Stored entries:
======
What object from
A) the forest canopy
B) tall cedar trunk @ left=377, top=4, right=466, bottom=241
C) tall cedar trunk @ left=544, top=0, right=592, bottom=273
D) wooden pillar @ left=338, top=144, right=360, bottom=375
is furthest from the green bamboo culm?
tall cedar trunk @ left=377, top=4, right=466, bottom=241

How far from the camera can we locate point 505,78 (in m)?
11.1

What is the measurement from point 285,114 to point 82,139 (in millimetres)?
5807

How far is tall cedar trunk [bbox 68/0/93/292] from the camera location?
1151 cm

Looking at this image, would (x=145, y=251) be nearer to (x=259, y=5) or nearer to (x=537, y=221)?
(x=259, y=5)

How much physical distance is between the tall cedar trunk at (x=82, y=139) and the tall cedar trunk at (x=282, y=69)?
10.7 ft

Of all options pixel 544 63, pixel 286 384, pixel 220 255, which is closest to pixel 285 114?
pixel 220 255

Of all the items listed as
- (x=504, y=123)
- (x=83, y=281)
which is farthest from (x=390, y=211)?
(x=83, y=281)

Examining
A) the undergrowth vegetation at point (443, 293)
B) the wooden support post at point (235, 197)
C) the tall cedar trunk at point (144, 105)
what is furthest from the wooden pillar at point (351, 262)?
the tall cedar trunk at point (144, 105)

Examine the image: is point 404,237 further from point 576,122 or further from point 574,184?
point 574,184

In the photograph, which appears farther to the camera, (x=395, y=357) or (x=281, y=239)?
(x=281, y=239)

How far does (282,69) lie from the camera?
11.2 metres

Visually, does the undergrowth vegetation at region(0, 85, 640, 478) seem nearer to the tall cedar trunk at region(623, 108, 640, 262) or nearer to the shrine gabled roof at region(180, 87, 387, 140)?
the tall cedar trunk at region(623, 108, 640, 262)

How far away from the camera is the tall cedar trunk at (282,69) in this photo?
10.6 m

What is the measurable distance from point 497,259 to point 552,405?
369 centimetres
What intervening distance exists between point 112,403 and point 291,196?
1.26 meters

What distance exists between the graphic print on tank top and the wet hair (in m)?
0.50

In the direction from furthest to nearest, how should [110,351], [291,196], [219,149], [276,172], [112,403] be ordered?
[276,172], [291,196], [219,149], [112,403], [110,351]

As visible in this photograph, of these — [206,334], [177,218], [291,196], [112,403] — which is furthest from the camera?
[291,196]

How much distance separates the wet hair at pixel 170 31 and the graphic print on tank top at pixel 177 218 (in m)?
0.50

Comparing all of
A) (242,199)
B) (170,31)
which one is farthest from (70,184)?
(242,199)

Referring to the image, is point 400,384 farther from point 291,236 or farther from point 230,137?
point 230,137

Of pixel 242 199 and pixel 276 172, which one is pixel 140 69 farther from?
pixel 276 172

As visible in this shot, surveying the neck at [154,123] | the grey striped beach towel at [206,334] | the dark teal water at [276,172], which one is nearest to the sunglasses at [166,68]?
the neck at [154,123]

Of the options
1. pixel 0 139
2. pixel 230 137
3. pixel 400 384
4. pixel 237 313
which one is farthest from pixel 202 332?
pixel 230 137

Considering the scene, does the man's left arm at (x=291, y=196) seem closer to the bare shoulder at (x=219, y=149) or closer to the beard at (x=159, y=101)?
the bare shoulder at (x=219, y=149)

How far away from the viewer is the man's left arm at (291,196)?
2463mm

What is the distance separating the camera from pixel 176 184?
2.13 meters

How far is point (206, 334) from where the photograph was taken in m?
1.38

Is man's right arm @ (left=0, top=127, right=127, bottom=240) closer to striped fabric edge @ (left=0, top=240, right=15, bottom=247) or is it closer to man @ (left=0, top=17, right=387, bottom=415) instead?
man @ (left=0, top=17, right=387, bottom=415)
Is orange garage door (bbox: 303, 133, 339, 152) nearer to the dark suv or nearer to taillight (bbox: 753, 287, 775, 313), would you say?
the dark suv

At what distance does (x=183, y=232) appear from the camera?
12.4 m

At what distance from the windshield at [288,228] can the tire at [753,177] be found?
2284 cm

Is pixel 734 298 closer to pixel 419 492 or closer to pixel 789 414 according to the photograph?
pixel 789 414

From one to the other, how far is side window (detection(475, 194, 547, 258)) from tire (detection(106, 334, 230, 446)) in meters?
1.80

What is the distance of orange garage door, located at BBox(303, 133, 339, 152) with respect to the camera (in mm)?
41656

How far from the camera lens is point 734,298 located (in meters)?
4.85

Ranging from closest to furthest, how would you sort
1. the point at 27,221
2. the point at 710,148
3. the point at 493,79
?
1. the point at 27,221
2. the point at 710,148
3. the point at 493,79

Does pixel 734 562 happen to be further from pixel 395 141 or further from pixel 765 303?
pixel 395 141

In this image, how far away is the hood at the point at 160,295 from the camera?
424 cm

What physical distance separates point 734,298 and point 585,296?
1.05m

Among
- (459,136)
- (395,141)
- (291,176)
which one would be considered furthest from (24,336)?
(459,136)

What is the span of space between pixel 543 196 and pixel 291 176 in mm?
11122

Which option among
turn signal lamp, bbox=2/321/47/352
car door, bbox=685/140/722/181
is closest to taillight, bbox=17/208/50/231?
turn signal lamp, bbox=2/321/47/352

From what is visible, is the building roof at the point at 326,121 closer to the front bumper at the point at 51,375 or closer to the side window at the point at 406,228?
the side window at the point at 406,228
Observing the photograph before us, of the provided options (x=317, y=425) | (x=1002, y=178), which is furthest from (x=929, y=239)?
======
Problem: Find the line that contains "What is the distance of" in the listing above. Retype it and every line after it up to the last, exactly, and nothing else.

Exercise output:
What is the distance of orange garage door, located at BBox(303, 133, 339, 152) with respect to the camera (in mm)?
41656

How far from the camera lens is point 734,298 located (in meters)?
4.85

Ranging from closest to furthest, how would you sort
1. the point at 27,221
2. the point at 710,148
3. the point at 493,79
?
1. the point at 27,221
2. the point at 710,148
3. the point at 493,79

Does pixel 734 562 happen to be further from pixel 395 141 or further from pixel 765 303?
pixel 395 141

In this image, how far away is the hood at the point at 160,295 from the camera?
424 cm

What physical distance separates point 734,298 and point 585,296?
1.05m

Among
- (459,136)
- (395,141)
- (291,176)
which one would be considered furthest from (24,336)?
(459,136)

What is the span of space between pixel 543 196 and pixel 291 176 in mm?
11122

Which option among
turn signal lamp, bbox=2/321/47/352
car door, bbox=685/140/722/181
is closest to taillight, bbox=17/208/50/231?
turn signal lamp, bbox=2/321/47/352

From what is visible, is the building roof at the point at 326,121 closer to the front bumper at the point at 51,375 or closer to the side window at the point at 406,228?
the side window at the point at 406,228
Observing the photograph before us, of the provided options (x=317, y=425) | (x=1002, y=178), which is furthest from (x=929, y=239)?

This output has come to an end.